Not As Bad

The Japanese also issued an obsolete revolver in sizeable numbers, although it is superior to the Soviet’s Model 1895 by a wide margin. This was their Type 26 originally developed in the mid-1890’s for horse mounted soldiers. In World War II it was mostly issued to non-commissioned officers (NCOs). For some reason the Japanese decided it should be double action only so there is no spur atop the hammer. In function it is of top break design, essentially as were Smith & Wesson revolvers until about the turn of the 19th/20th centuries. A difference was the Type 26’s sideplate is hinged allowing it to swing open, exposing the revolver’s innards for cleaning.

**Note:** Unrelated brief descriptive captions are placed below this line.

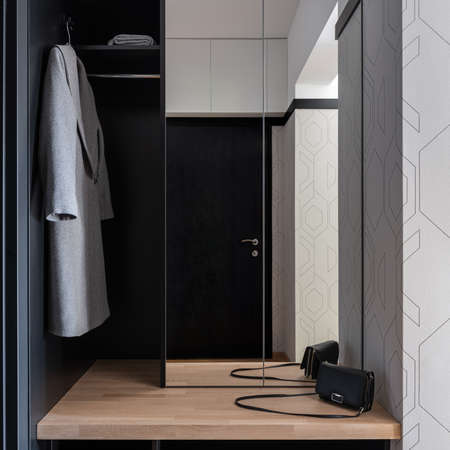 Elegant apartment corridor with black main doors, wardrobe with big mirror and wooden shelfの写真素材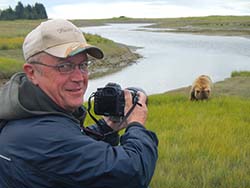 Bill enjoying a close-up of an Alaskan Grizzly Bear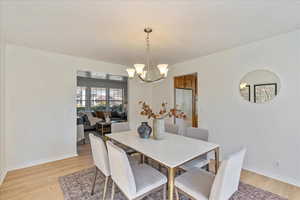 Dining room connects to kitchen and living room.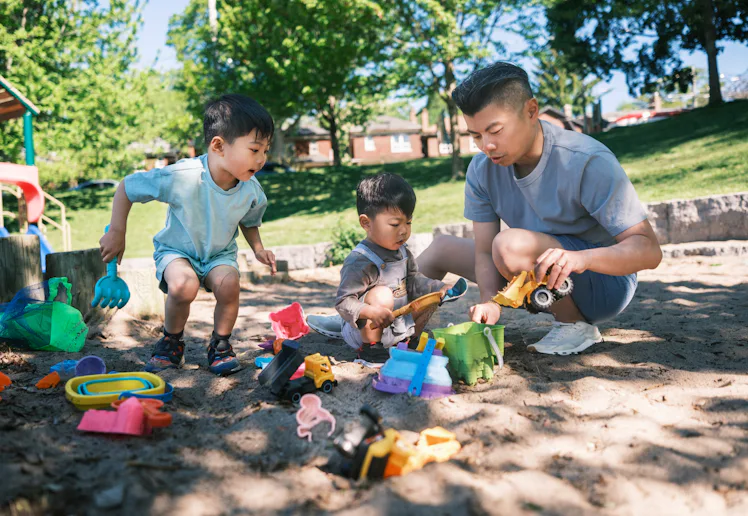Young father and two sons playing in the sandbox at the park. All dressed in casual summer clothing...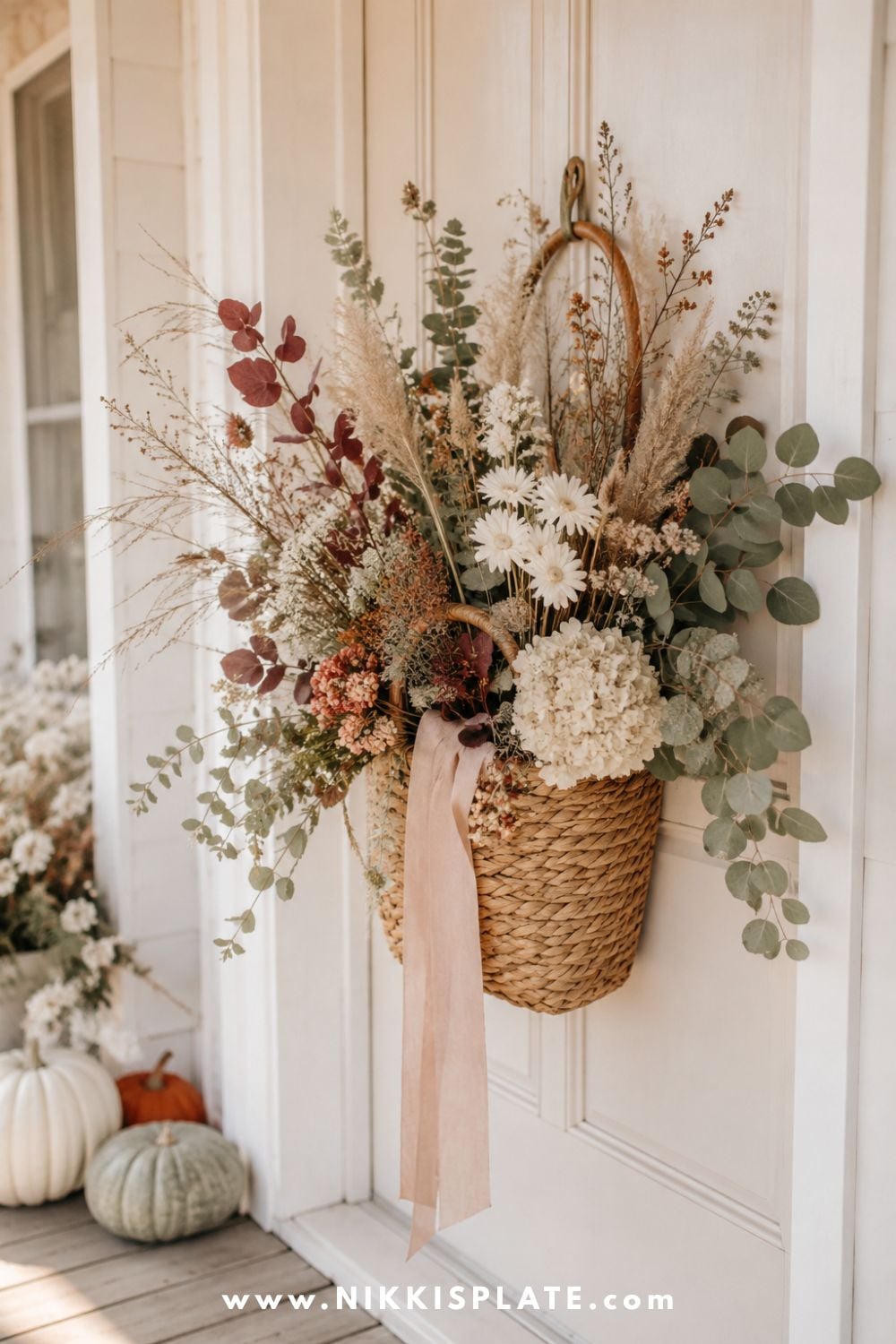 Woven fall door basket filled with eucalyptus, dried grasses, burgundy leaves, cream flowers and muted orange stems.
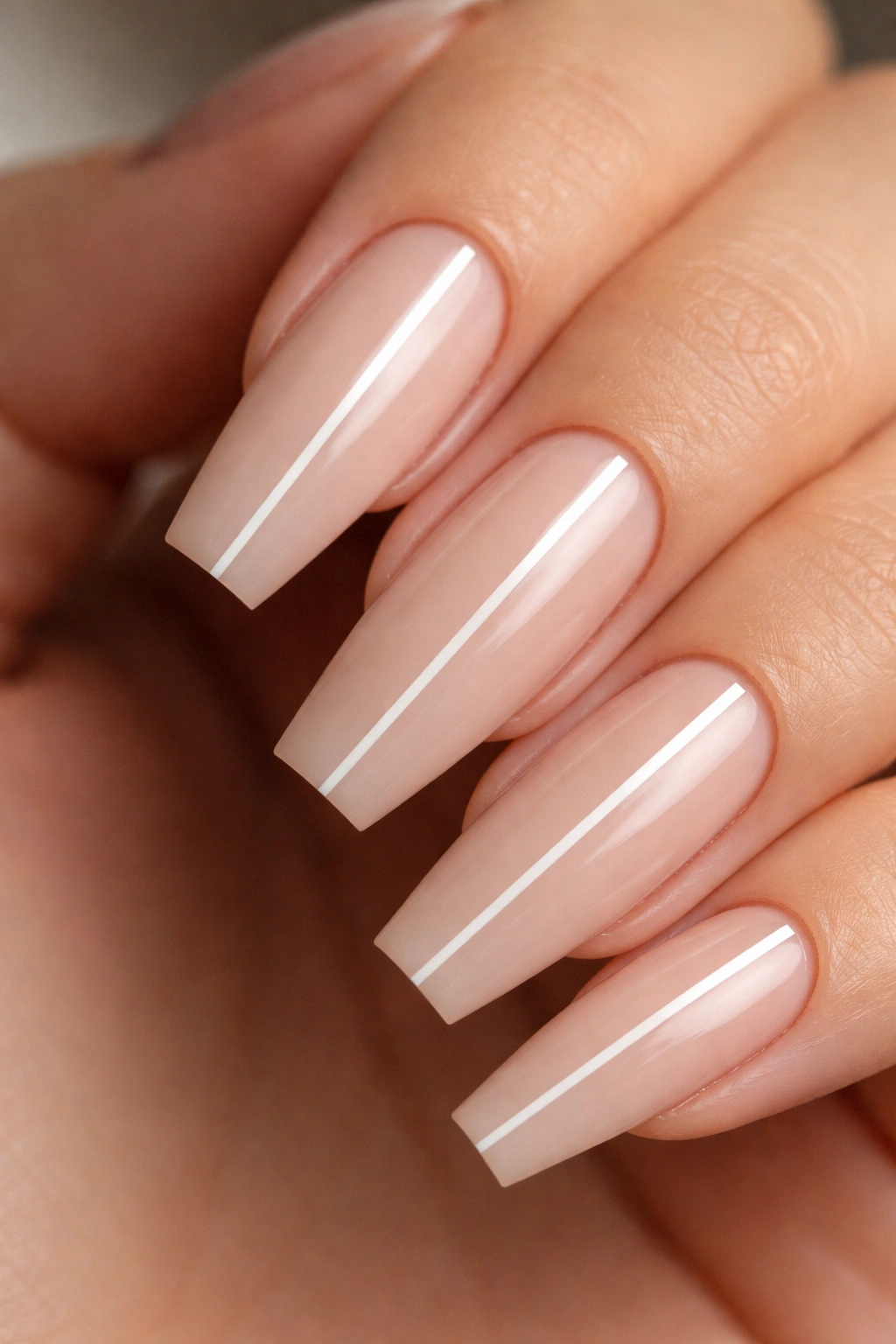 Nude coffin nails with a single hair-thin center stripe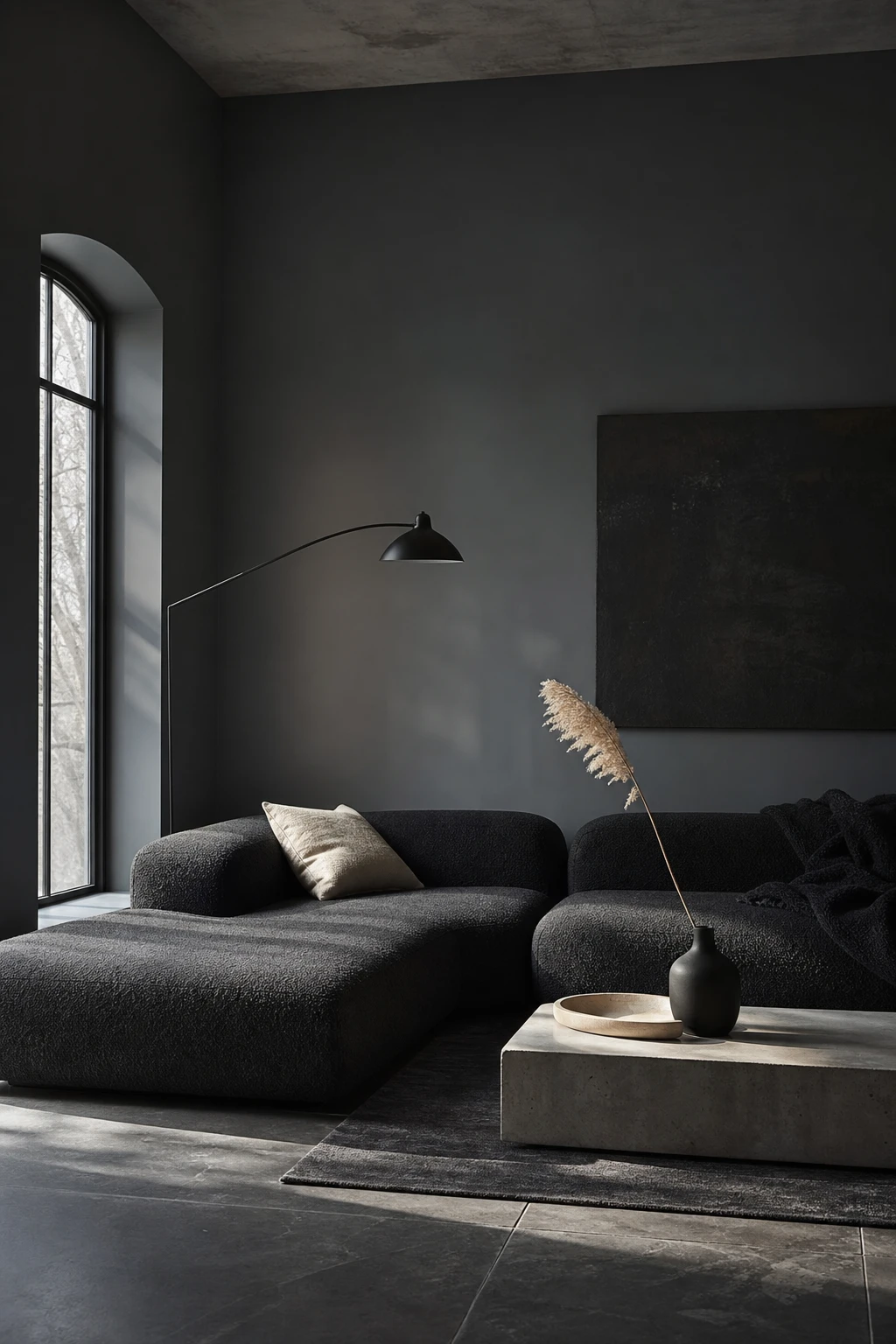 Dark minimalist Nordic noir living corner with pale birch tray and bleached linen cushions against Farrow and Ball Pigeon grey walls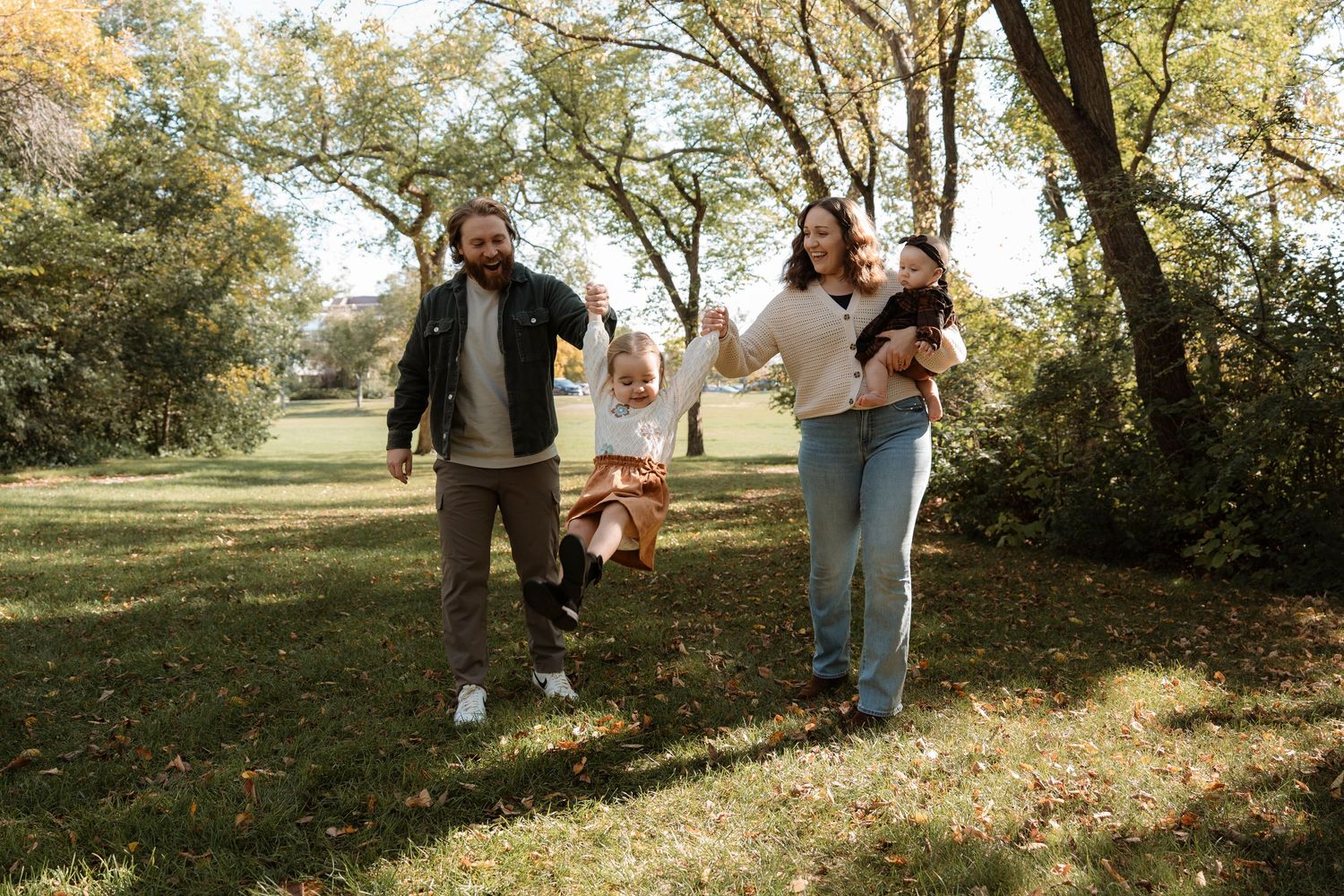 Family with two children playing outdoors in a park during autumn, swinging toddler between parents.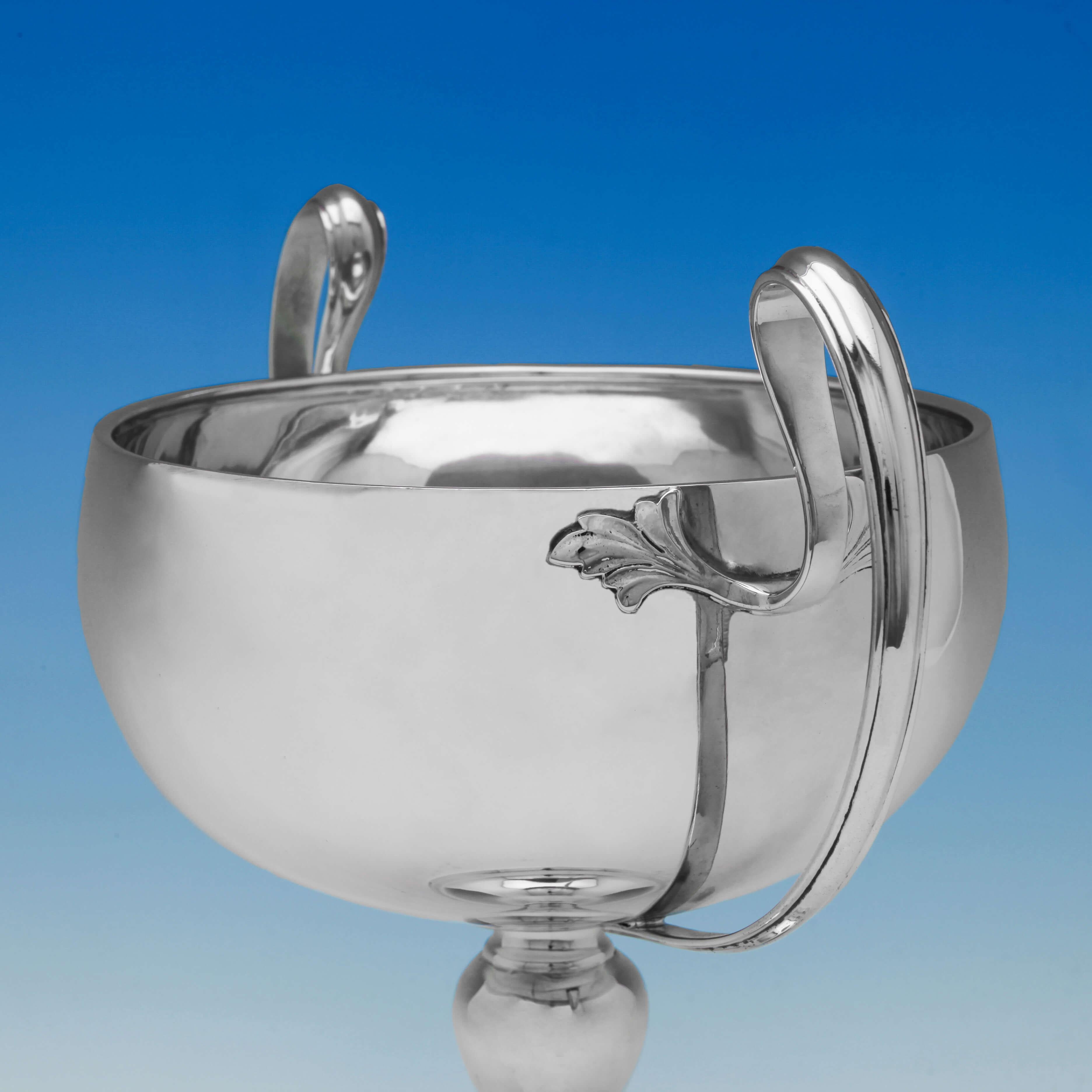 Hallmarked in London, 1926 by H. Phillips, this attractive, Art Nouveau, Sterling Silver Trophy, has a sleek and elegant style, with a plain body and loop handles. The cup measures 11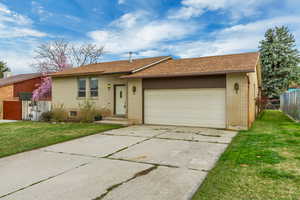 Ranch-style house featuring a front yard, fence, and brick siding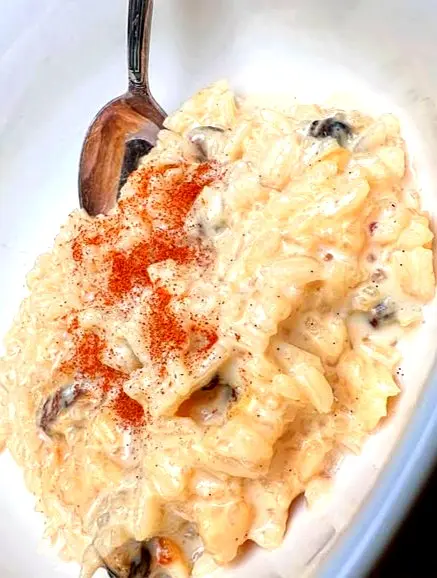 Arroz con leche in a bowl topped with cinnamon and raisins, highlighting creamy rice pudding texture, gentle spice, and the simple comfort it offers.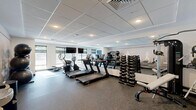 Located at 37 N York Rd in Hatboro, PA, this fitness center offers a well-equipped, single-floor exercise space designed to support a comprehensive workout experience. The room features a modern, clean aesthetic with a drop tile ceiling outfitted with recessed lighting that keeps the space bright and energizing. Large windows along one wall allow ample natural light to fill the room while providing views to the outdoors, complemented by wall-mounted flat-screen televisions for entertainment during workouts. The flooring consists of durable rubber gym matting, practical for both cardio and strength training activities. Cardio equipment includes multiple TRUE-brand treadmills and elliptical machines, each equipped with individual digital displays. A full rack of dumbbells and a cable machine cater to strength training needs, while a TAGfit rack holds an assortment of colorful medicine balls and kettlebells of varying weights for functional fitness routines. Stability balls are also available. A floor-to-ceiling mirror along one wall enhances the sense of openness and allows users to monitor their form. A standout design feature is the large-scale athletic silhouette mural adorning the accent wall, adding a dynamic and motivational atmosphere to the space. A water fountain is conveniently accessible near the entrance, rounding out this fully functional fitness facility.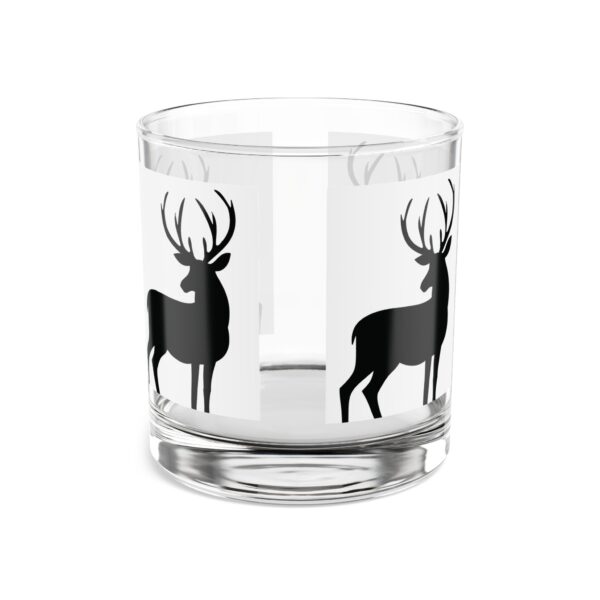 A glass with deer on it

Type 26’s had their own unique cartridge. It is a rimmed 9mm with military loads nominally delivering 149 gr. lead bullets at about 750 fps. Case length is .86". Cases for firing can be made by shortening 1.16" .38 Special brass and thinning rim diameter. A perfect bullet for 9mm Japanese Type 26 revolvers is the 147-gr. cast roundnose of .356" offered by Oregon Trail Bullet Company.

I did pay for a Type 26. I am impressed with its manufacturing quality if not its design, and I do handload for it using 3.0 grains of Titegroup powder under the above bullet. I have not chronographed that load but it shoots to my Type 26’s fixed sights at 25 feet. Barrel length is 43/4".